Appena sei incidenti su mille, tra quelli che provocano feriti, coinvolgono un autobus turistico. E nella metà dei casi la dinamica vede l’autobus incolpevole. Le principali cause sono eccesso di velocità e sbandamento, ma il nemico numero uno è la nebbia
Più concorrenza, più veicoli in autostrada, più incidenti? No. Per nulla. Anzi, secondo la ricerca appena sei incidenti su mille, tra quelli che provocano feriti, coinvolgono un autobus turistico. E nella metà dei casi la dinamica vede l’autobus incolpevole. Le principali cause sono eccesso di velocità e sbandamento, ma il nemico numero uno è la nebbia. C’è un modo per prevenire gli incidenti che dipendono dal fattore umano? Secondo lo studio esistono tre modo: monitorare le condizioni dei percorsi, garantire una centrale operativa che supportare i conducenti e soprattutto permettere a chi guida di fare delle pause, soprattutto di notte e quando c’è traffico. «L’autobus è un mezzo di trasporto sicuro, oltre che ecologico, economico, flessibile e confortevole, e i risultati dello studio ne costituiscono l’ennesima conferma. L’autobus offre una soluzione di spostamento che risponde pienamente ai parametri di identificazione della mobilità sostenibile e smart che tutti gli indirizzi nazionali e internazionali di politica dei trasporti raccomandano di promuovere, spiega Giuseppe Vinella, presidente di Anav, l’associazione nazionale autotrasporto viaggiatori. Non mancano però i problemi. «Esiste ancora un immotivato gap di percezione da parte delle Amministrazioni, soprattutto locali, che non incentivano fino in fondo questa modalità di trasporto collettivo e anzi spesso la sottopongono a misure di restrizione della circolazione e a tassazione impropria. È quindi necessario continuare a lavorare, anche nei riguardi dell’opinione pubblica, e ridurre questo gap tra percezione e realtà in quanto l’autobus rappresenta la soluzione, anziché costituire il problema».

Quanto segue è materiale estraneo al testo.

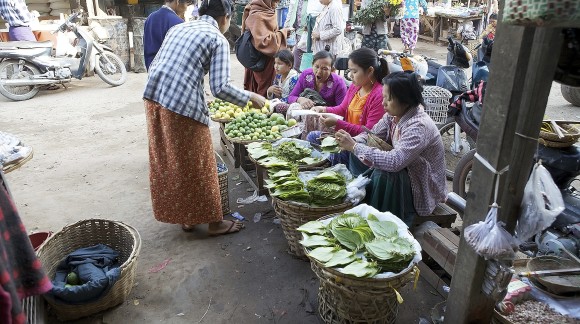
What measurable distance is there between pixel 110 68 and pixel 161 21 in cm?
528

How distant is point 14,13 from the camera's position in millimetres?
8094

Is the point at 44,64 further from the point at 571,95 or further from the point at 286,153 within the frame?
the point at 571,95

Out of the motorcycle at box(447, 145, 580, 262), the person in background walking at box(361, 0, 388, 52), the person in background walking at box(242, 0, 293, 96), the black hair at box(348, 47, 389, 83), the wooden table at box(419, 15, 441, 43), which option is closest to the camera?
the motorcycle at box(447, 145, 580, 262)

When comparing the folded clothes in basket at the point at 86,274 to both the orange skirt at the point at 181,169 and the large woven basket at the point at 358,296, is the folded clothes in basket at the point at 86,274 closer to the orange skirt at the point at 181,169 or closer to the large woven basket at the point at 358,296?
the orange skirt at the point at 181,169

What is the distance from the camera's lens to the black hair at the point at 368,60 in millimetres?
3529

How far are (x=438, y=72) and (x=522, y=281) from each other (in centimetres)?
379

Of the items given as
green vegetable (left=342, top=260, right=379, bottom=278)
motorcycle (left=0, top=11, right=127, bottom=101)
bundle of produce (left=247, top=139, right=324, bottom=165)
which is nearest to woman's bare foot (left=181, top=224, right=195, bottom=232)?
bundle of produce (left=247, top=139, right=324, bottom=165)

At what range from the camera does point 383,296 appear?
2.24m

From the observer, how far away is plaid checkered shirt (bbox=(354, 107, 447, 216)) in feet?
9.24

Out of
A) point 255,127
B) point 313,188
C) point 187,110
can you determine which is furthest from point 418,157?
point 255,127

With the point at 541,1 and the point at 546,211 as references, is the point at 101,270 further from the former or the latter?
the point at 541,1

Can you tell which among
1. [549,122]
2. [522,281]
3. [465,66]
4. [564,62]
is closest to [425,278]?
[522,281]

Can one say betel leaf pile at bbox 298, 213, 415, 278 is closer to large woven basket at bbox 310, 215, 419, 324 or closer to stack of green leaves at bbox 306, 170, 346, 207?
large woven basket at bbox 310, 215, 419, 324

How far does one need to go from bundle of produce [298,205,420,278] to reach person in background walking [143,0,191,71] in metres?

Sei incidenti su mille è un buon dato, ma si pul sempre fare di più. Secondo Primo Mastrantoni, segretario nazionale dell’Aduc, l’Associazione per i diritti degli utenti e consumatori, non bisogna sottostimare l’obbligo di allacciare le cinture di sicurezza a bordo: «Spesso la norma è ignorata, perchè intesa come semplice invito. Non si aggiunge la notizia della sanzione che, in caso di inottemperanza, può arrivare a 323 euro per passeggero. Sarebbe interessante conoscere quali e quanti controlli sono stati effettuati dalle forze di polizia e il numero e l’entità delle sanzioni irrogate». Ma cosa fanno le compagnie private su questo tema? «In oltre sei anni di lavoro abbiamo sviluppato il nostro FlixSafety Concept che guarda, contemporaneamente, ai nostri autisti e ai passeggeri, per la sicurezza complessiva del viaggio in bus», chiarisce Andrea Incondi, managing director di FlixBus. «Se noi, come aziende, investiamo e continueremo a investire quotidianamente in sicurezza, ci aspettiamo che altrettanto si faccia sulle infrastrutture dove ogni giorno sostano e circolano i nostri mezzi trasportando milioni di passeggeri. Su questo fronte ancora tanto deve essere fatto».